III: He TOOK HIM from her bosom and TOOK HIM UP TO THE ATTIC,
where he lodged, and lay him down upon his bed.
IV: (20) HE CALLED OUT TO GOD AND SAID: LORD MY GOD
Have You also done evil to the widow with whom I lodge, to put
her son to death?
V: (21) He stretched out over the boy three times
IVa: AND HE CALLED OUT TO GOD, SAYING: LORD MY GOD
Please restore the soul of this boy within him.

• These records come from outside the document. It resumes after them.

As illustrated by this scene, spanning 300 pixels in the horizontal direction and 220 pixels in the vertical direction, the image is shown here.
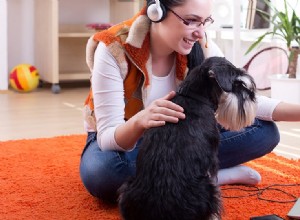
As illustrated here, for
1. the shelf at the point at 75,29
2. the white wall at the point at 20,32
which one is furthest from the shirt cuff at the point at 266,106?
Answer: the white wall at the point at 20,32

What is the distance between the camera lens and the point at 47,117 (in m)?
3.23

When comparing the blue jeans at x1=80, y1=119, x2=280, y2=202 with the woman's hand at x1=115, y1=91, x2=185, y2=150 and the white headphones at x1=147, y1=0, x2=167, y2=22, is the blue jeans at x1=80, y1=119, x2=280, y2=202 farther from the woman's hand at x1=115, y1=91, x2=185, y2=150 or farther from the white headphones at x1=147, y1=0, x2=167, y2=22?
the white headphones at x1=147, y1=0, x2=167, y2=22

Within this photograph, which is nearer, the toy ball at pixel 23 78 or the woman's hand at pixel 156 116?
the woman's hand at pixel 156 116

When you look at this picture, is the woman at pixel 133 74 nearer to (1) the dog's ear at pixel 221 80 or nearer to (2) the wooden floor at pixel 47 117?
(1) the dog's ear at pixel 221 80

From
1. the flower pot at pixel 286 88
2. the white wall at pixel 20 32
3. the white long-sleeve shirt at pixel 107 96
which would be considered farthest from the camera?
the white wall at pixel 20 32

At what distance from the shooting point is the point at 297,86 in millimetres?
3242

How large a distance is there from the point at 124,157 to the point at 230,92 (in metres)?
0.47

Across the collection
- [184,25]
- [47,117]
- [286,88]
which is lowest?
[47,117]

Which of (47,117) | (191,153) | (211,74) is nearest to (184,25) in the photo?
(211,74)

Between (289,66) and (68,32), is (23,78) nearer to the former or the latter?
(68,32)

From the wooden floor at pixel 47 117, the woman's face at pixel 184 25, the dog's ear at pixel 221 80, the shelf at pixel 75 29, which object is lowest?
the wooden floor at pixel 47 117

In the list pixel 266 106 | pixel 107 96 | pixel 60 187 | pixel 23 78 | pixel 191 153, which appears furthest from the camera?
pixel 23 78

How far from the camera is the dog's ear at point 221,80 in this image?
51.4 inches

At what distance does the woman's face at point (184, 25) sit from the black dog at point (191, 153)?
0.51 feet
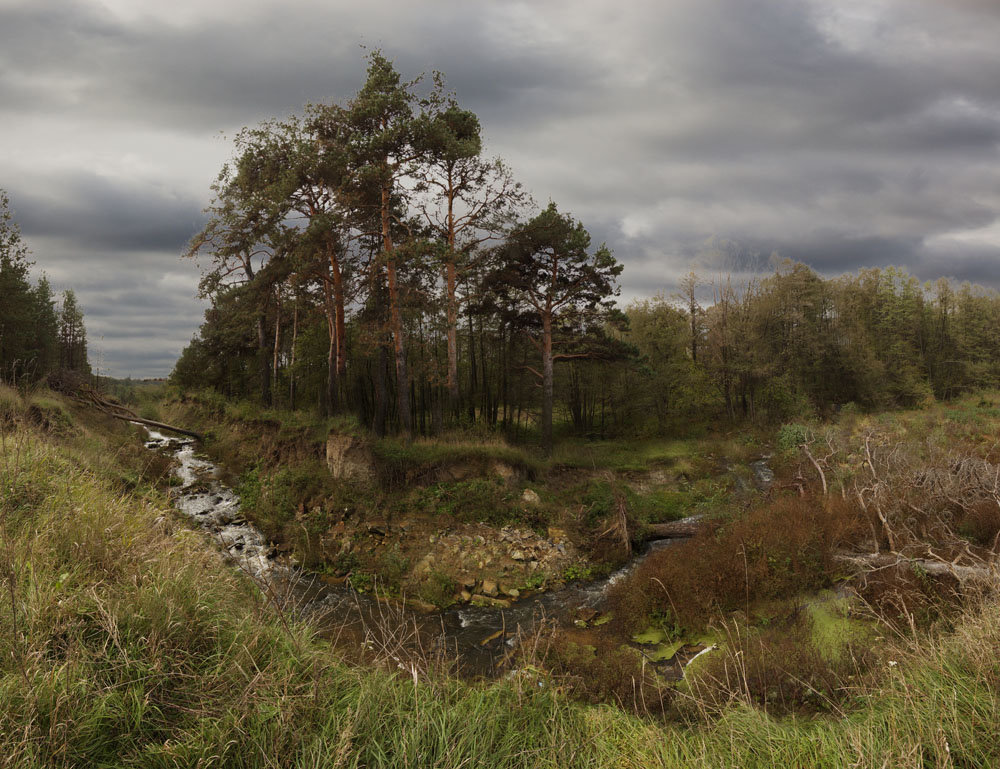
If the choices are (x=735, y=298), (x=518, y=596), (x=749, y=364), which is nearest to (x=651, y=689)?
(x=518, y=596)

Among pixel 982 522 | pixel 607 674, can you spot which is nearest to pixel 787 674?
pixel 607 674

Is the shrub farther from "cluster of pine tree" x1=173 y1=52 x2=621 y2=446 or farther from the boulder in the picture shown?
the boulder

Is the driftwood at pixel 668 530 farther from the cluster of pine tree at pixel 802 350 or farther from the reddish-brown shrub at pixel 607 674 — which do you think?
the cluster of pine tree at pixel 802 350

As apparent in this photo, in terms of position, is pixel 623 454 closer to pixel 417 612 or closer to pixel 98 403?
pixel 417 612

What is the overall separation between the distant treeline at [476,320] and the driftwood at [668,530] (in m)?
7.13

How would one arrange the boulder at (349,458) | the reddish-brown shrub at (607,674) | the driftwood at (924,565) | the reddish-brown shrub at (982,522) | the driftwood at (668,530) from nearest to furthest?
the reddish-brown shrub at (607,674), the driftwood at (924,565), the reddish-brown shrub at (982,522), the driftwood at (668,530), the boulder at (349,458)

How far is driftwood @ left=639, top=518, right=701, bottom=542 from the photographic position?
47.1 ft

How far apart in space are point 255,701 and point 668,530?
13.6m

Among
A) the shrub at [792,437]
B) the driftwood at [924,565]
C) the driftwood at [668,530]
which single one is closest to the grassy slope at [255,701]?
the driftwood at [924,565]

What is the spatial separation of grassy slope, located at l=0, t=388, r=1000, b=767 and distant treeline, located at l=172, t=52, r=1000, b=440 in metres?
14.0

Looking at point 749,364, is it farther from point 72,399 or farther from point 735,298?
point 72,399

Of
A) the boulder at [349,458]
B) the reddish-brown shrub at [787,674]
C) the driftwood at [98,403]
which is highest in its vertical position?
the driftwood at [98,403]

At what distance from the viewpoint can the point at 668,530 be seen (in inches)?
573

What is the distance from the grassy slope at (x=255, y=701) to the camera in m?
2.70
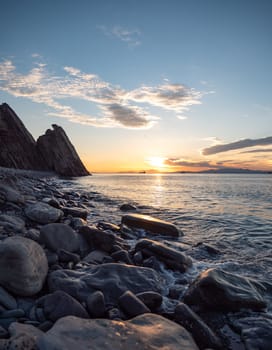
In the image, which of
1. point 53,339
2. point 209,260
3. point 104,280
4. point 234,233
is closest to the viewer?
point 53,339

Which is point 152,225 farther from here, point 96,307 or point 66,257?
point 96,307

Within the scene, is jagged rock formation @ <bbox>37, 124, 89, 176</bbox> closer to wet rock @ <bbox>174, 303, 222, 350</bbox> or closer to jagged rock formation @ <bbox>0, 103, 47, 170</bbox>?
jagged rock formation @ <bbox>0, 103, 47, 170</bbox>

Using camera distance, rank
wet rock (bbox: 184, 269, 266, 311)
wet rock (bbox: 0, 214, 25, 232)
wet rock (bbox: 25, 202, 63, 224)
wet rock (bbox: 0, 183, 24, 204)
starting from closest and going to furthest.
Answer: wet rock (bbox: 184, 269, 266, 311) < wet rock (bbox: 0, 214, 25, 232) < wet rock (bbox: 25, 202, 63, 224) < wet rock (bbox: 0, 183, 24, 204)

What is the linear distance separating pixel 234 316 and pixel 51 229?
4230 mm

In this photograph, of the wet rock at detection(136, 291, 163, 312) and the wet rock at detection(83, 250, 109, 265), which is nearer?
the wet rock at detection(136, 291, 163, 312)

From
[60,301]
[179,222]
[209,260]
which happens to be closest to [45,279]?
[60,301]

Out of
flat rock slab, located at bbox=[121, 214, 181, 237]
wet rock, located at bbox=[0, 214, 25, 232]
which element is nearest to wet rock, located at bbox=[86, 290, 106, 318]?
wet rock, located at bbox=[0, 214, 25, 232]

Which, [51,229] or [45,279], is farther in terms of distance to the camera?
[51,229]

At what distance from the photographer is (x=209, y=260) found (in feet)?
21.0

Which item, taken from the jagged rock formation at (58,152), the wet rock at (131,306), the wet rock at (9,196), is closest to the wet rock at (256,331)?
the wet rock at (131,306)

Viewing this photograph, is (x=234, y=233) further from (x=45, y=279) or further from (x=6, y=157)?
(x=6, y=157)

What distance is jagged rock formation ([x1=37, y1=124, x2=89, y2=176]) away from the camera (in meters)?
83.8

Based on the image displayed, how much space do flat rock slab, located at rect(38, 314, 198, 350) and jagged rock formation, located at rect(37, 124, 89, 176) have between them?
86319 millimetres

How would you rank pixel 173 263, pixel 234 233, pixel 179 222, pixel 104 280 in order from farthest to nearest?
1. pixel 179 222
2. pixel 234 233
3. pixel 173 263
4. pixel 104 280
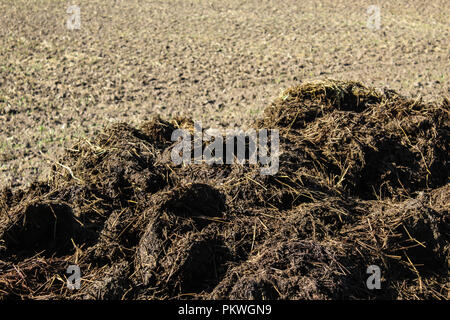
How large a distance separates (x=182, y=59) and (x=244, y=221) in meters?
6.80

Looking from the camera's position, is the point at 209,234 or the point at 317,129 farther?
the point at 317,129

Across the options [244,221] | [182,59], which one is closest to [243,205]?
[244,221]

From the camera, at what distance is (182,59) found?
381 inches

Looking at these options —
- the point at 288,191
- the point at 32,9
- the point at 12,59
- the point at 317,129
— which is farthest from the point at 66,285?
the point at 32,9

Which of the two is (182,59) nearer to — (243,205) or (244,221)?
(243,205)

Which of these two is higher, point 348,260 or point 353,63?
point 353,63

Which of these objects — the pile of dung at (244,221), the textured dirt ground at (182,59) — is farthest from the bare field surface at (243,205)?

(22) God heard the voice of Eliyahu and restored the boy's soul
within him, so that he lived.
IIIa: (23) Eliyahu TOOK the boy AND BROUGHT HIM DOWN FROM THE
ATTIC to the house
IIa: AND GAVE HIM TO HIS MOTHER, and Eliyahu SAID: See, YOUR
Ia: (24) THE WOMAN SAID TO ELIYAHU: Now I know that you are A MAN OF GOD, and
God's word in your mouth is truth."
This symmetrical structure addresses four contrasting pairs:
I: the woman's complaint to Eliyahu at the beginning of the
unit, while holding her dead son, and correspondingly her words to him at the
end of the unit, expressing her new appreciation for him after her son is
returned to her alive.
II: Eliyahu's words to the woman while she is still holding her
dead son ("Give me your son"), and correspondingly his words to her when he
returns her son alive ("See your son lives!") The root
"n-t-n" (to give) has a diametrically opposite meaning in
these two places: "GIVE ME your (dead) son" as opposed to "HE GAVE HIM (alive)
to his mother."
III: Eliyahu's actions leading up to the resurrection of the
boy, and correspondingly - his actions leading up to returning him to his
mother: "HE TOOK HIM (dead) from her bosom," "Eliyahu TOOK the boy (alive, from
the bed)," "HE BROUGHT HIM UP (dead) to the attic," "HE TOOK HIM DOWN (alive)
from the attic."
IV: Eliyahu's first call to God, which was not answered, and
correspondingly the second call, which is answered (both introduced with the
same words: "He called to God saying: Lord my God
What does our discovery of this symmetrical structure add to
what we already know about the structure of our unit? It highlights the inverse
order of the events in the second half as compared to the first half. The crises
that appear in the first half of our unit are gradually repaired and solved in
the second unit in the wake of the change that takes place within Eliyahu
himself but in inverse order. When the crises appear, they are ordered from
the most innocuous to the most grave from the crisis in Eliyahu's relations
with the widow to the crisis in his relations with God, Who refuses to accept
his first call. The second half, with the solutions, is ordered from the most
significant down to the least significant: first there is a repairing of the
severe rift between the prophet and God, Who now accepts his prayer and answers
him. As a result, even the painful lack of confidence that the widow expresses
towards Eliyahu is now repaired; it is replaced with a clear declaration of
Another significant contribution offered by the structure of
the unit as we have presented it above is the highlighting of the central axis,
giving it extra importance. We discover, then, that the five words (in Hebrew)
"He stretched out over the boy three times" represent the climax of this unit.
Why is this so? Because this phrase, by its very appearance, testifies to the
dramatic change that has taken place in Eliyahu's approach. This change is the
key to the whole turnaround that unfolds in the second half of the unit - as we
have also explained in previous sections.